L’idée est de donner un nouveau souffle aux textes des lauréats du plus prestigieux des prix journalistiques français : le prix Albert Londres, en s’appuyant sur une création originale et contemporaine en bande dessinée. Dixit le dossier de presse. Et pour inaugurer ces albums « Albert Londres » la figure tutélaire d’Henri de Turenne semblait s’imposer. Lui qui remporta le prix éponyme pour sa couverture de la guerre de Corée, entre juillet 1950 et mars 1951 pour le Figaro. Voici donc le 1er opus d’une série déjà bien esquissée (1).
Pour Henri de Turenne Sur le front de Corée, sa veuve a donné accès à Stéphane Marchetti aux mémoires de son époux encore inédits. Ils lui ont permis de contextualiser les scènes avec précision et de donner accès aux préparatifs des reportages, le making off en quelque sorte, qui est très peu abordé d’habitude.

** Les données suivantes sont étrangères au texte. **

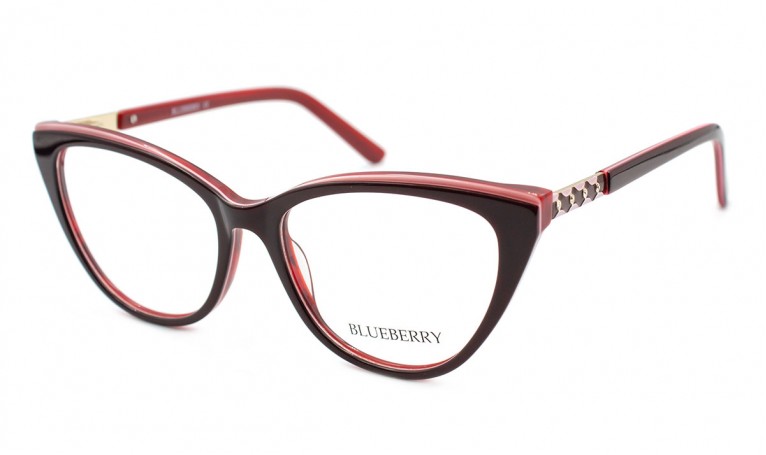 Оправа пластиковая Blueberry 8752-C3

L’album est un savant mélange de scènes d’action, comme celle qui inaugure « in medias res » l’ouvrage, dans le noir total de la pleine nuit et qui prend le lecteur à froid. Ainsi que toutes celles qui montrent la confrontation avec les soldats nord-coréens mais aussi celles qui mettent en scène la saleté de la guerre avec la boue, les poux, la poussière et le froid.
Et puis tout le métier de reporter de guerre est bien campé : la rédaction des articles, leur envoi au bureau de l’AFP de Tokyo avec la très professionnelle et efficace secrétaire Yoshi Takata qui invitera bientôt Henri et son compagnon d’arme Philippe Daudy chez elle. Les difficultés logistiques inhérentes sont aussi bien montrées ainsi que la déontologie et la solitude de chacun. Henri de Turenne, témoin d’exécutions sanglantes décide de ne pas écrire sur ces horreurs, cela l’aurait rendu complice. Son confrère américain « tient son histoire » qui fera la une du New York Times et remportera le prix du meilleur article de l’année.
Mais il y a aussi des scènes beaucoup plus légères dans l’album. Comme durant ce séjour de quelques jours de repos à Tokyo. Son autre compagnon d’arme Jean-Marie de Prémonville est pris pour Jean Marais, « grande vedette française au Japon » à l’époque ! Sa mort, quelques mois plus tard, au milieu d’une patrouille de Rangers, raflée au sommet d’une colline par une rafale de mitrailleuse, illustre, cependant, le lourd tribut payé par les journalistes de guerre.
Le dessin de Rafael Ortiz mis en couleur par Hiroyuki Ooshima est très réaliste et efficace. Il donne à voir la violence de la guerre sur les visages, sur les décors.
Une très bonne entrée en matière sur le métier de journaliste et plus précisément sur celui de correspondant de guerre qui en est le plus dangereux aspect.
Camille DOUZELET et Pierrick SAUZON
(1) Quatre autres albums sont actuellement en cours de réalisation dont un de Doan Bui et Damien Roudeau : Les fantômes du fleuve. Nous en reparlerons…
Henri de Turenne Sur le front de Corée : dessin d’Ortiz et scénario de Marchetti, 120 pages, 26 euros, collection Aire Libre, éd. Dupuis.